Chapitre 26: Le récit (partie 2: Le conseil)
- Et donc le lendemain, j'y étais, au milieu de tous ces gens plus éminents les uns que les autres, les élites de l'île. Il y en avait même qui étaient venus des autres villes pour m'écouter. Le conseil n'avait normalement lieu qu'une fois par mois, mais le doyen avait déclaré un état d'urgence. Je me souviens très bien maintenant des mots qu'il m'a dit le soir où je lui avais rapporté les faits, et je n'avais pas encore pris conscience de l'ampleur qu'ils prendraient dans ma vie bien plus tard: " La septième s'est montrée, l'heure est grave. Demain nous serons engloutis par les flots, je le pressens. Ce n'est qu'une préquelle, comprenez-vous ? Nous courrons tous à une mort certaine désormais. Et ceux qui s'y opposeront se feront dévorer de l'intérieur, leurs certitudes se transformant en les plus viles créatures qu'il puisse exister. Tout ce que je peux faire maintenant c'est accepter cette fatalité qui se présente à moi. La prophétie s'accomplira bien un jour..."
J'y avais longuement réfléchi, jusqu'à ce que ces mots hantent mon sommeil, mais sans résultat. Pour moi, c'était sûrement juste une énième affabulation de ce soi-disant sage. Car après tout, la seule raison pour laquelle il dirigeait les habitants de l'île était son âge, non pas sa popularité. Avant, je croyais dur comme fer qu'il s'agissait uniquement d'un vieil homme qui n'avait plus toute sa tête, mais ce jour-là, lors de la réunion, quelque chose était venu ébranler mes positions. Faisant des noeuds à mon cerveau, faisant s'écrouler le château de cartes de mes convictions. Ce jour-là, j'avais vu, pour la deuxième fois, un homme se faire dévorer de l'intérieur.

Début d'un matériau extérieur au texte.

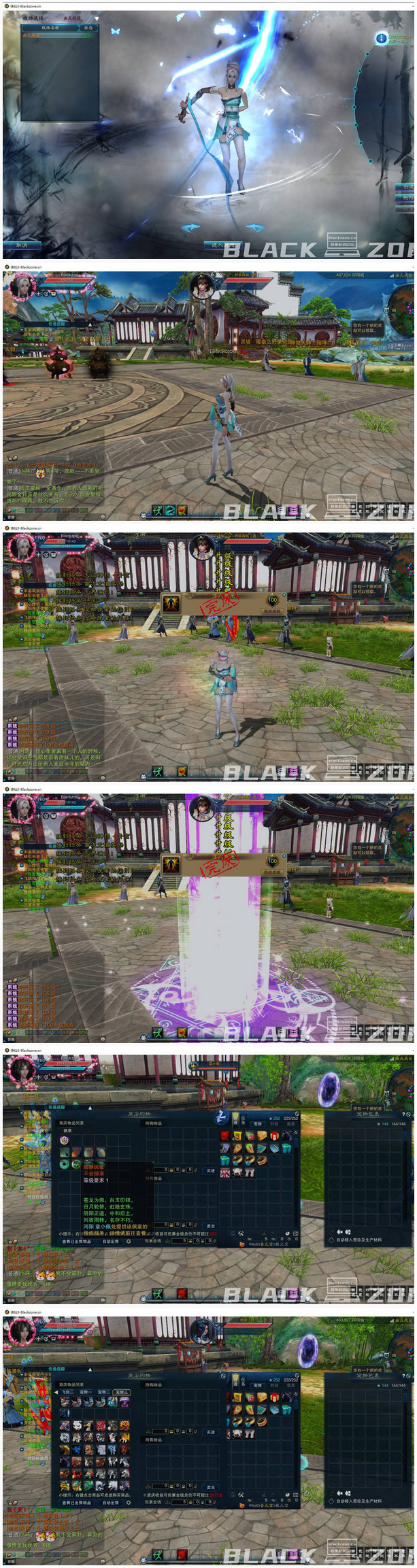 [端游]端游源码《诛仙3》单机版16职业四季繁歌VM一键端内附GM工具全套，最新最全送虚拟机GM命令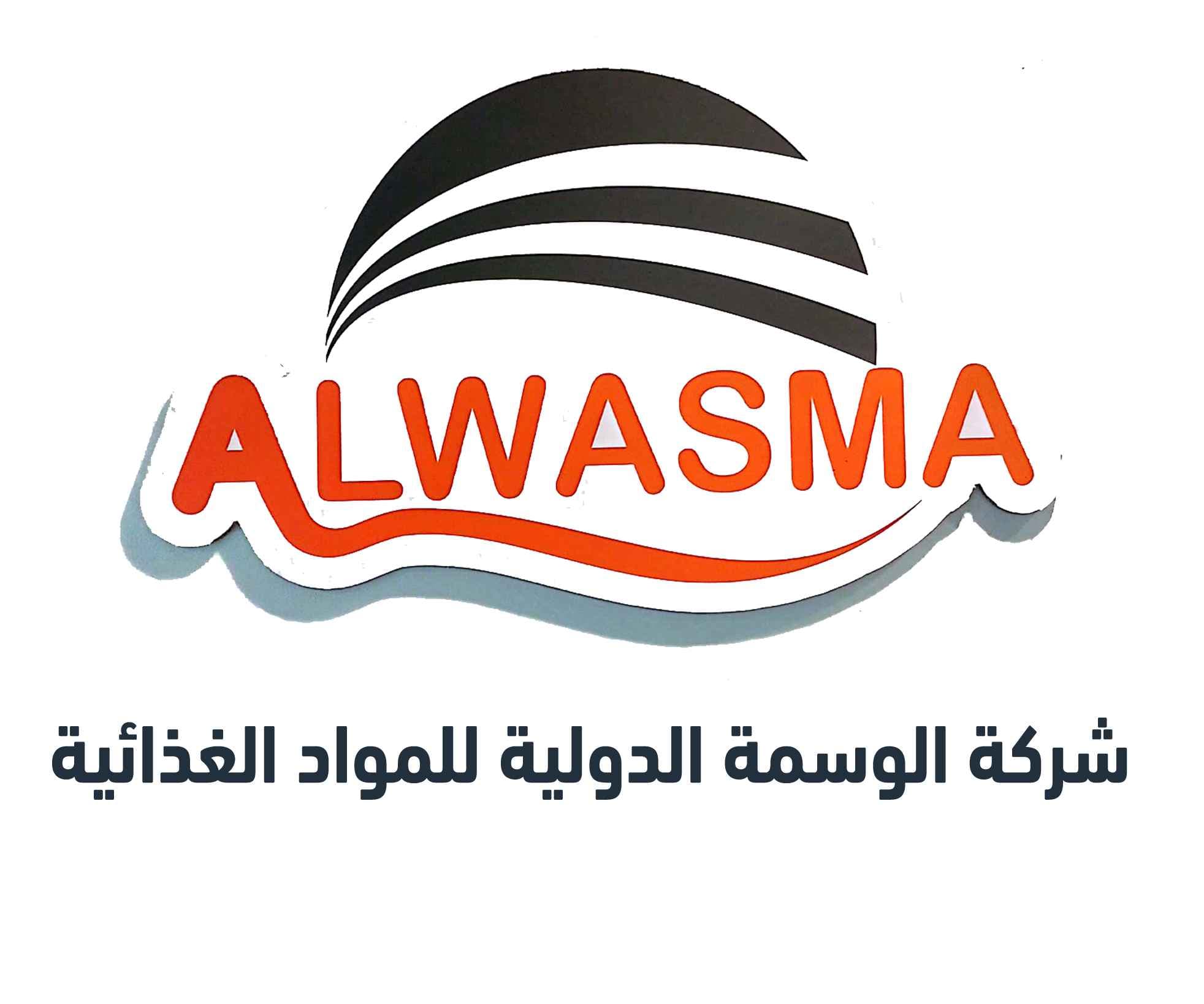 شركة الوسمة الدولية للمواد الغذائية logo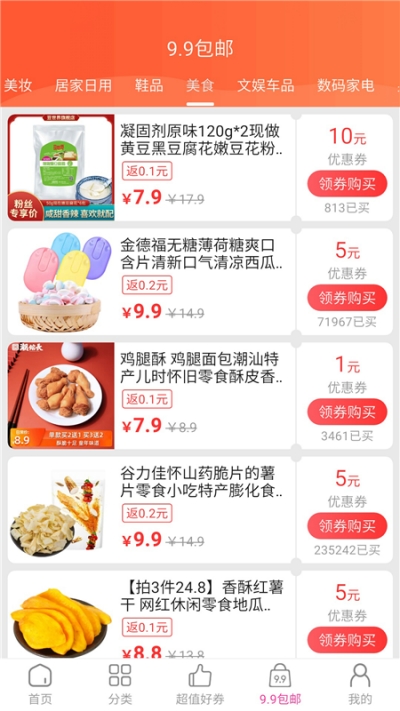 省点花精品  v2.0.2.6图3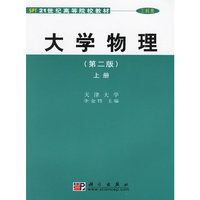 大学物理(第二版)上册/高等院校选用教材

Je ne me rappelle plus vraiment de son nom...
- Henri Dolom.
- Oui, voilà, c'est ça. Et malheureusement, il n'allait être que le début d'une longue liste de noms. C'était au dernier mot de mon rapport, à la dernière syllabe. Le dernier son sorti de ma bouche avait annoncé les siens. Faisant irruption dans la salle au moment même où je m'étais tu, tirant un coup en l'air comme menace, il avait jeté un regard circulaire sur l'assemblée, s'assurant que tout le monde l'avait remarqué. Et plus encore, il m'avait regardé, moi. Ce regard m'avait transpercé. Ce jour-ci, j'étais devenu plus fou que je ne l'étais déjà. Les mêmes mots que j'avais entendus la veille au soir montaient désormais dans un gargouillement sinistre en emplissant la salle entière: "Laissez-moi entrer !"
Entrer ? N'était-il pas déjà à l'intérieur ? avais-je tout d'abord pensé. C'est seulement après avoir plongé mes yeux dans les siens que j'ai retenu un hoquet de terreur. Et comme je le fixais, ses répugnantes pupilles obscures se sont à nouveau tournées vers moi: "Tu es le prochain !"
Sur ces mots, l'homme partit dans un rire de dément à en déchirer les tympans.
- Folie, la septième...
- Que dites-vous ?
- Continuez.
- Pris de panique, les membres de l'assemblée se sont précipités vers la sortie. Ce fut pourtant inutile, car l'homme au pistolet avait d'ores et déjà disparu.